EXERCISE INSTRUCTIONS = List the records as a numbered list, from their beginning through the line that contains "93 centimetres", inclusive. Skip blank lines and leave out the pictures.

_ _ _

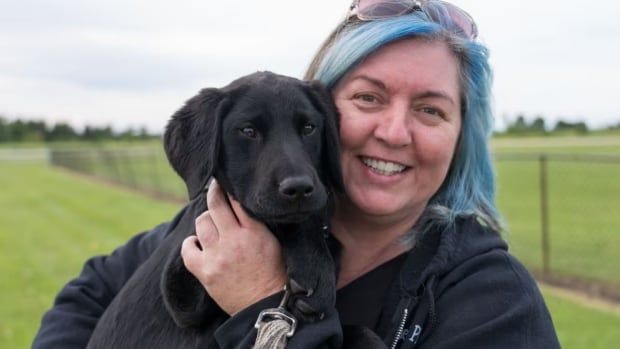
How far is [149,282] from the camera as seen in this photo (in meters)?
2.44

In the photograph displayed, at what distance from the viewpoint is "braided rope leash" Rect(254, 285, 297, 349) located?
Result: 191cm

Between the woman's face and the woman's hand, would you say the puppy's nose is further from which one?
the woman's face

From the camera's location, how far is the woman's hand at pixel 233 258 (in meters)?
2.15

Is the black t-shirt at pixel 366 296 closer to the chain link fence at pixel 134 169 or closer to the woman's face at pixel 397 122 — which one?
the woman's face at pixel 397 122

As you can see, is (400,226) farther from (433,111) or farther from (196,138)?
(196,138)

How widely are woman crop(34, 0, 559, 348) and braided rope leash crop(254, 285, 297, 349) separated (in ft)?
0.10

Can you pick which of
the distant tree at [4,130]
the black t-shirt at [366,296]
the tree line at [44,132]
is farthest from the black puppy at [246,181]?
the distant tree at [4,130]

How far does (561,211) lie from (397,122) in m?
12.5

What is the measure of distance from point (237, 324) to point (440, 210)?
93 centimetres

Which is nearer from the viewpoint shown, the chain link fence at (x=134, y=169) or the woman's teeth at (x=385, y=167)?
the woman's teeth at (x=385, y=167)

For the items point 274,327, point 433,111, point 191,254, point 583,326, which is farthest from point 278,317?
A: point 583,326

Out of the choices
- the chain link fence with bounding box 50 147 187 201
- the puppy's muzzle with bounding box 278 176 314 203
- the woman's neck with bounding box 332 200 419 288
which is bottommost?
the chain link fence with bounding box 50 147 187 201

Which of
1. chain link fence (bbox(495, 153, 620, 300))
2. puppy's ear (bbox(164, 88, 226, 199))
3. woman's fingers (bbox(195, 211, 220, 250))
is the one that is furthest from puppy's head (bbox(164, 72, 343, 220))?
chain link fence (bbox(495, 153, 620, 300))

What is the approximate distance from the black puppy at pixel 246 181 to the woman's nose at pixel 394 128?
163 millimetres
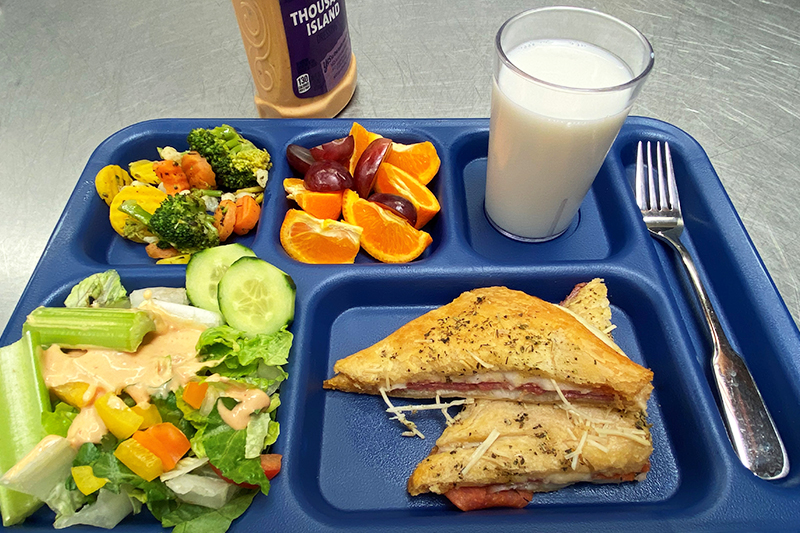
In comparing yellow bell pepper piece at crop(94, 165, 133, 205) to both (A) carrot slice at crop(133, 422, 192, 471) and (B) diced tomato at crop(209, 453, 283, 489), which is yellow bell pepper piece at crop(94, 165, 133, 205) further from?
(B) diced tomato at crop(209, 453, 283, 489)

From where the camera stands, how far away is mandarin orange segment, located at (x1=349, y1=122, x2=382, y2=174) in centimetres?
218

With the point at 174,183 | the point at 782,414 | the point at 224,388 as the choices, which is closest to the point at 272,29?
the point at 174,183

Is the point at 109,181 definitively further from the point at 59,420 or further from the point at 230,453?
the point at 230,453

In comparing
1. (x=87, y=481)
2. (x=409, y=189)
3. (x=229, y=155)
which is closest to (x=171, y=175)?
(x=229, y=155)

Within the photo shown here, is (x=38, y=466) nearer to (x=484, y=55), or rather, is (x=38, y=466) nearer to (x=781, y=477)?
(x=781, y=477)

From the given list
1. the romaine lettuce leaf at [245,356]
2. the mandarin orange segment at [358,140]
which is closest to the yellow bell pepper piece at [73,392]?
the romaine lettuce leaf at [245,356]

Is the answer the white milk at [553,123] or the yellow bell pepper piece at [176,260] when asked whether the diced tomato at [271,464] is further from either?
the white milk at [553,123]

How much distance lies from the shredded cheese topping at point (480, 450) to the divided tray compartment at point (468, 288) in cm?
15

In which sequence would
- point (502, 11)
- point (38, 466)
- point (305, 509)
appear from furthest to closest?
point (502, 11) < point (305, 509) < point (38, 466)

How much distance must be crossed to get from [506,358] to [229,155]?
1489 millimetres

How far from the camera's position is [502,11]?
3.38 m

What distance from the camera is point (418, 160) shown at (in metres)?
2.15

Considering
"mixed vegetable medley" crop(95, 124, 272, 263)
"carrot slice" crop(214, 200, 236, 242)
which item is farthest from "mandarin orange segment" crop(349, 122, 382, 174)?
"carrot slice" crop(214, 200, 236, 242)

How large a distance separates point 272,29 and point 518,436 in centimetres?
181
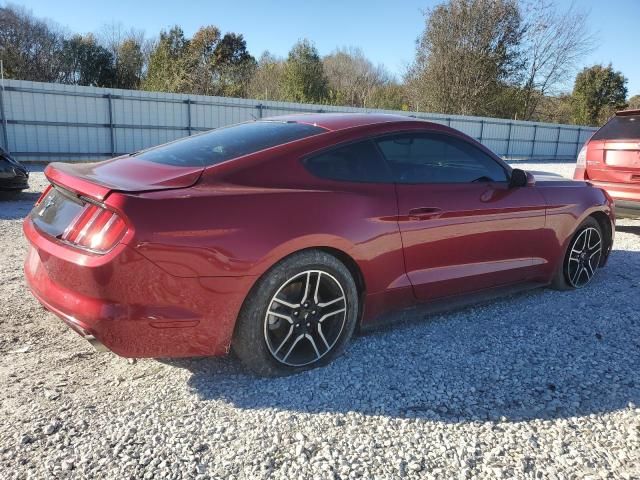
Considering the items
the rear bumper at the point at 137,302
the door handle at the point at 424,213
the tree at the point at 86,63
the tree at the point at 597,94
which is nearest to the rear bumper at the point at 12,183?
the rear bumper at the point at 137,302

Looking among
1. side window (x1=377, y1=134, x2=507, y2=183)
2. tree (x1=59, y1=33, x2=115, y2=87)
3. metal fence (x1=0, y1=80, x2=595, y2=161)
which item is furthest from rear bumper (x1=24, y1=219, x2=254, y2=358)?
tree (x1=59, y1=33, x2=115, y2=87)

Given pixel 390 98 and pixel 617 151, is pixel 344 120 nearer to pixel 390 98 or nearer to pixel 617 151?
pixel 617 151

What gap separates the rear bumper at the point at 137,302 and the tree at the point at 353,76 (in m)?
31.3

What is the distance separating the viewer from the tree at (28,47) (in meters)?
29.1

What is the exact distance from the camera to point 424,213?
3328 mm

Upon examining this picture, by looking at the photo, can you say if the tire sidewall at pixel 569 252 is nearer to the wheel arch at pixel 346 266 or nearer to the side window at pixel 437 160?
the side window at pixel 437 160

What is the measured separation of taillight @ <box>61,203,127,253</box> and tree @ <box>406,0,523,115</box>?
29945 mm

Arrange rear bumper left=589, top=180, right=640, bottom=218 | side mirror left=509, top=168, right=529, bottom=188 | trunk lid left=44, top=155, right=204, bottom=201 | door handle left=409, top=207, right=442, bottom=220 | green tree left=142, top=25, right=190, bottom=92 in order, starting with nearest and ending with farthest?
trunk lid left=44, top=155, right=204, bottom=201 → door handle left=409, top=207, right=442, bottom=220 → side mirror left=509, top=168, right=529, bottom=188 → rear bumper left=589, top=180, right=640, bottom=218 → green tree left=142, top=25, right=190, bottom=92

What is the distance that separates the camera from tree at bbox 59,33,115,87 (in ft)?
103

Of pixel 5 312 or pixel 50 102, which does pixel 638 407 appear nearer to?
pixel 5 312

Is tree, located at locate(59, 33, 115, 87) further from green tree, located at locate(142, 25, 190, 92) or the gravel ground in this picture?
the gravel ground

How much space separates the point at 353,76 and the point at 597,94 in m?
17.1

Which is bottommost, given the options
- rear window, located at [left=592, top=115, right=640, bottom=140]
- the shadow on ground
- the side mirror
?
the shadow on ground

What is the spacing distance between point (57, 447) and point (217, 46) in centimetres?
3722
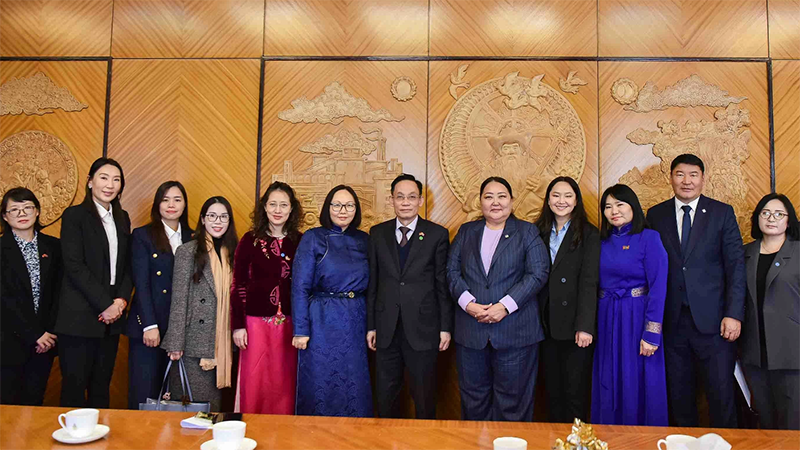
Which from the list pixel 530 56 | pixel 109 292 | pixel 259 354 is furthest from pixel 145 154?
pixel 530 56

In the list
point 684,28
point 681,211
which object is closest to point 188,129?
point 681,211

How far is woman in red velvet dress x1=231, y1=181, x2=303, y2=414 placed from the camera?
11.0 feet

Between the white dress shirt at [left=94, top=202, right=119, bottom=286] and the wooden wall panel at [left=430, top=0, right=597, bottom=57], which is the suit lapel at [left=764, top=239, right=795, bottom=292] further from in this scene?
the white dress shirt at [left=94, top=202, right=119, bottom=286]

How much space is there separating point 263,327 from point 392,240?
3.06ft

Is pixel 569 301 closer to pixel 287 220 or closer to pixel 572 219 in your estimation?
pixel 572 219

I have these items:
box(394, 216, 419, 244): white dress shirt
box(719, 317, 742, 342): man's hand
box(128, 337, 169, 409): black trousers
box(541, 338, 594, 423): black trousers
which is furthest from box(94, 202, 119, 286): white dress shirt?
box(719, 317, 742, 342): man's hand

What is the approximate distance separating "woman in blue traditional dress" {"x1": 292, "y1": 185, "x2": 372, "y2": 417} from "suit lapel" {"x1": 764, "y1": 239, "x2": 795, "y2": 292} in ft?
7.61

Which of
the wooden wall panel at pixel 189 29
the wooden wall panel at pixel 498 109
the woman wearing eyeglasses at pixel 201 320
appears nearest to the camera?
the woman wearing eyeglasses at pixel 201 320

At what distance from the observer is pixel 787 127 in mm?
4137

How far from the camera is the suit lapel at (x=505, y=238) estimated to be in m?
3.27

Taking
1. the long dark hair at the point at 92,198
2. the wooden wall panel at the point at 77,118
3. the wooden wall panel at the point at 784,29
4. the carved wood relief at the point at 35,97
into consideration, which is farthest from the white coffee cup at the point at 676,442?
the carved wood relief at the point at 35,97

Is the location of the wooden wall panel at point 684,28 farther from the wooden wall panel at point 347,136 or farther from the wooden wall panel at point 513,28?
the wooden wall panel at point 347,136

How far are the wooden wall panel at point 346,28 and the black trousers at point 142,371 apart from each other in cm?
238

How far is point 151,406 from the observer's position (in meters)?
2.42
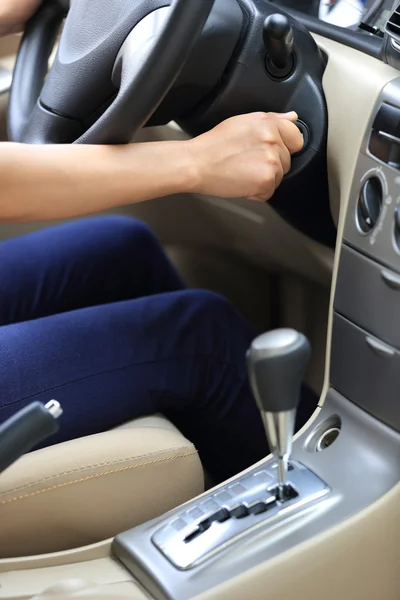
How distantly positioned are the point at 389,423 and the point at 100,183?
1.12 ft

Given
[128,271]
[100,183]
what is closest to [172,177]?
[100,183]

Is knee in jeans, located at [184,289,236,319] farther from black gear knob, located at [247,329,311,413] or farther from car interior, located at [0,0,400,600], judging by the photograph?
black gear knob, located at [247,329,311,413]

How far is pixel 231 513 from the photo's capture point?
711mm

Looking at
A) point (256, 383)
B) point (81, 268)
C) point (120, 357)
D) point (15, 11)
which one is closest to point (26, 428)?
point (256, 383)

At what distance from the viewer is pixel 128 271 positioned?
1084 mm

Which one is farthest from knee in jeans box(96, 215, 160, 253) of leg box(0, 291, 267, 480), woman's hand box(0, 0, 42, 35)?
woman's hand box(0, 0, 42, 35)

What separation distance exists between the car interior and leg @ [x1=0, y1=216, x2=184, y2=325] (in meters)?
0.17

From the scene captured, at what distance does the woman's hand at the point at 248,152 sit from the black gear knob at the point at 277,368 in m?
0.24

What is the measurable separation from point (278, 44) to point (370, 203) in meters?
0.17

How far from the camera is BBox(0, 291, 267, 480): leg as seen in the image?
816mm

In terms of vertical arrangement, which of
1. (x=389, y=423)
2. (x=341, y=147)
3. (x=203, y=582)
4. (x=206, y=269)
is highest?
(x=341, y=147)

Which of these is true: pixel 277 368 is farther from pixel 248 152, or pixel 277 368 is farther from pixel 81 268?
pixel 81 268

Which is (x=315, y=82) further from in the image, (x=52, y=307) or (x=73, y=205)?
(x=52, y=307)

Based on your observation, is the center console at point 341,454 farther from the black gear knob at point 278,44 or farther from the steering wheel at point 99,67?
the steering wheel at point 99,67
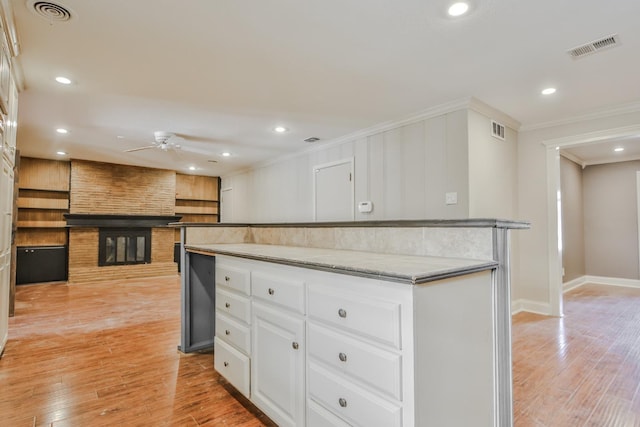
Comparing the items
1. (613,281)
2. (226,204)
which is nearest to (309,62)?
(226,204)

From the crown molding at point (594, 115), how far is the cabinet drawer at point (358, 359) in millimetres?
4364

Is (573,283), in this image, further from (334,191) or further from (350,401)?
(350,401)

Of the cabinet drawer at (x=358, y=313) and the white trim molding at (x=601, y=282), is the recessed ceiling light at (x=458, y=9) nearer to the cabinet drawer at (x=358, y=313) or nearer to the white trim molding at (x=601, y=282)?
the cabinet drawer at (x=358, y=313)

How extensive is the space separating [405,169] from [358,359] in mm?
3319

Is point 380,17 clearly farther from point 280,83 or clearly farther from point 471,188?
point 471,188

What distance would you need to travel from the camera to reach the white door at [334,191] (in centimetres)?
514

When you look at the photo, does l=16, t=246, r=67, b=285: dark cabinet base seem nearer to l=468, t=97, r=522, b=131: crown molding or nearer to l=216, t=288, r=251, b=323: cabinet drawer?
l=216, t=288, r=251, b=323: cabinet drawer

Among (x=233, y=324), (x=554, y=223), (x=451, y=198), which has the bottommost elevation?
(x=233, y=324)

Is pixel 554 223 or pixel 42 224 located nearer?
pixel 554 223

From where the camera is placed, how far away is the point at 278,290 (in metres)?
1.79

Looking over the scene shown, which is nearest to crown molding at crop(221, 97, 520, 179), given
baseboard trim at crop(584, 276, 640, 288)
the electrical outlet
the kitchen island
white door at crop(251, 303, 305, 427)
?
the electrical outlet

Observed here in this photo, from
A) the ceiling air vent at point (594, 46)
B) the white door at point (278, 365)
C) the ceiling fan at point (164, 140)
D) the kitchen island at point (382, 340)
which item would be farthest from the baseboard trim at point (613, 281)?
the ceiling fan at point (164, 140)

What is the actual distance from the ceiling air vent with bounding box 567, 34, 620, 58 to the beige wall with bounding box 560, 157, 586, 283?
3.68m

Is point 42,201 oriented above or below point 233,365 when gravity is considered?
above
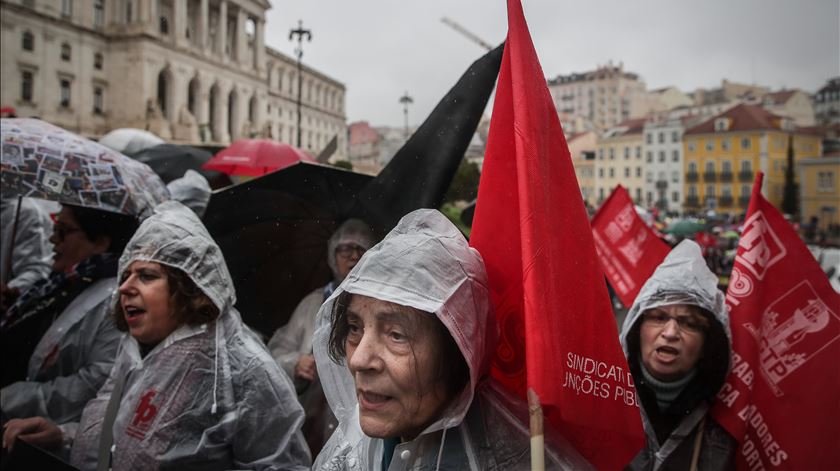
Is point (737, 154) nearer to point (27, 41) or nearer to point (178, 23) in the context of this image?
point (178, 23)

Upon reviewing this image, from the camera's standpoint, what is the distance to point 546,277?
130cm

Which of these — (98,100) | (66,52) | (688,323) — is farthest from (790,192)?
(688,323)

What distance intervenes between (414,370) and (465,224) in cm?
442

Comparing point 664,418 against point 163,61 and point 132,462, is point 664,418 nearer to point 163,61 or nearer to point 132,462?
point 132,462

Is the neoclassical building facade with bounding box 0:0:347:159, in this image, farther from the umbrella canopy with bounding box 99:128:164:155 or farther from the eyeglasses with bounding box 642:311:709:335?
the eyeglasses with bounding box 642:311:709:335

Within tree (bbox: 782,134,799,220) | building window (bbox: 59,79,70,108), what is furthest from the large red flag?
tree (bbox: 782,134,799,220)

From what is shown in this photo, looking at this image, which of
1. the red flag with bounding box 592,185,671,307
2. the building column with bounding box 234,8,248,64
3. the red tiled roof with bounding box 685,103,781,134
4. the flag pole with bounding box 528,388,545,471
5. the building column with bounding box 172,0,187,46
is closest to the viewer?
the flag pole with bounding box 528,388,545,471

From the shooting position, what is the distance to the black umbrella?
2.37 m

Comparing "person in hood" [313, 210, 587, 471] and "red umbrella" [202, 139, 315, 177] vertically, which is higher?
"red umbrella" [202, 139, 315, 177]

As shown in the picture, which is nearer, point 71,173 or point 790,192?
point 71,173

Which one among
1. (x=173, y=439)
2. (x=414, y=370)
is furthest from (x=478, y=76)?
(x=173, y=439)

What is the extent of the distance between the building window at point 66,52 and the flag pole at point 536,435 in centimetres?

_ _ _

TASK SOLUTION =
1. How far is [149,282] from the camera as seen in this photo (in meters)?
2. 2.44
3. In the photograph displayed, at what distance from the viewpoint is "braided rope leash" Rect(254, 285, 297, 349) located?
4. Result: 191cm
5. Between the woman's face and the woman's hand, would you say the puppy's nose is further from which one?
6. the woman's face
7. From the camera's location, how far is the woman's hand at pixel 233 258 (in meters)?
8. 2.15
9. Is the black t-shirt at pixel 366 296 closer to the chain link fence at pixel 134 169 or closer to the woman's face at pixel 397 122 — which one?
10. the woman's face at pixel 397 122
11. As you can see, is (400,226) farther from (433,111) or farther from (196,138)?
12. (196,138)
13. How widely are woman crop(34, 0, 559, 348) and braided rope leash crop(254, 285, 297, 349) separated (in ft)?
14. 0.10
15. Can you pick which of
16. the distant tree at [4,130]
17. the black t-shirt at [366,296]
18. the tree line at [44,132]
19. is farthest from the black puppy at [246,181]?
20. the distant tree at [4,130]
21. How far does (561,211) lie from (397,122) in m?
22. 12.5
23. What is the measure of distance from point (237, 324) to point (440, 210)?
24. 93 centimetres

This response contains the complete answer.